I don't know. Many of these guys know their family and know that Uncle Joe only uses 20GB/mo and cheapest MWEB account is OK for him, while grandma uses 10-15GB /m but in case she ever uses 16GB by mistake, to avoid cutoff, cheapest MW uncapped is good for her.

We've been doing about 70-145GB/mo on 4Mb. We don't do 24/7 and during office hours - very little - mostly just browsing by whoever is at home. I average 4GB on most days and up to 8-11GB on some and as little as 400MB on some others.

(That's 1 desktop, 4 notebooks, 2 iPads, several smart phones).
 
whats the sense of paying an arm and a leg and not being able to use your adsl in fear of getting the boot? there should be laws against this. oh, there is. its called the consumer protection act.

i'm busy studying it.
 
Its not about how much you download, my monthly usage is around 200 Gig a month on 4 Meg uncapped Premium (3 pcs and 4 virtual box pcs and 2 smart phones and an ipad 2).
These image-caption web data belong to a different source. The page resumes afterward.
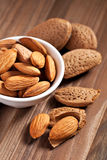 Almonds Stock Photos
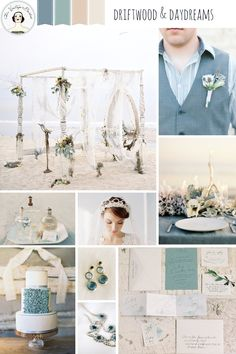 Driftwood and Daydreams – Beach Wedding Inspiration in Shades of Blue and Frosted Sea Glass
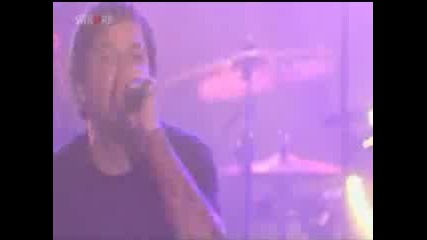 Simple Plan - Save You (live)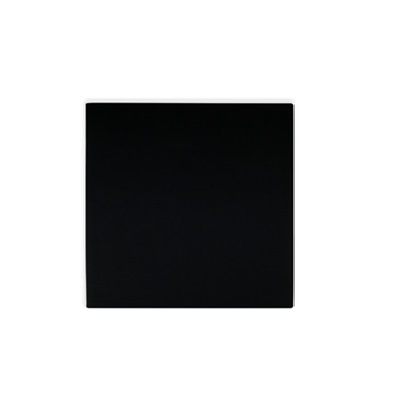 Episode ES-AP-24X24 Black (60х60 см)
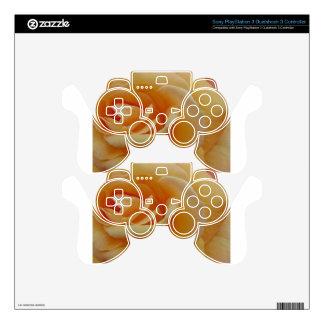 Orange Cream Rose Skin For PS3 Controller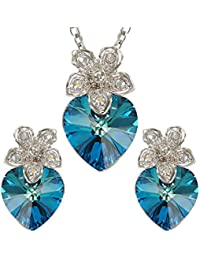 Peora Platinum Plated Ocean Blue Crystal Heart Pendant Set With Earrings For Women & Girls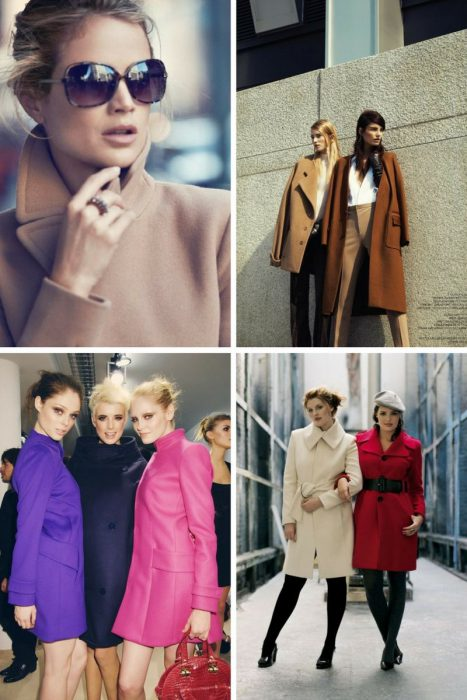 Best Coats Styles 2018 (5)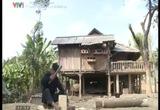 Khám phá Việt Nam: Chiếc Hày khẩu xứ Mường La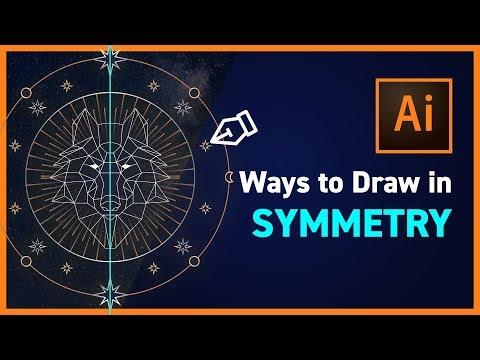 Symmetrical Drawing in Illustrator CC - NEW IN CC 2019!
I have never received an abuse notification.

I do download Linux distro's, my distro downloads are maybe 3 hours a day and the wife works from home so there is traffic during the day, mostly emails and general surfing, however I don't download 24/7 and that where the problems comes. Occasionally my machine does download through the night.

They dont care if you throttle your speeds, as that is not the point. 24/7 downloading is the issue.
 
In the meantime they get rid off the heaviest downloaders who cost them the most money and those who stay on by falling under the rader may actually reduce their usage.

Doubt that this is a good strategy. It's like Mweb saying to people: We refuse to do business with you because we are to technically inferior to manage our own network properly.

There are wonderful things programmers can do. Like automatically shape heavy downloader accounts when the network is under pressure... instead they throw their hands in the air and boot people.

Much like the wonderful search results google provides you with...(there is some clever software sitting behind it)

Mweb should be looking for a better solution.. In the long run they will be damaging their reputation.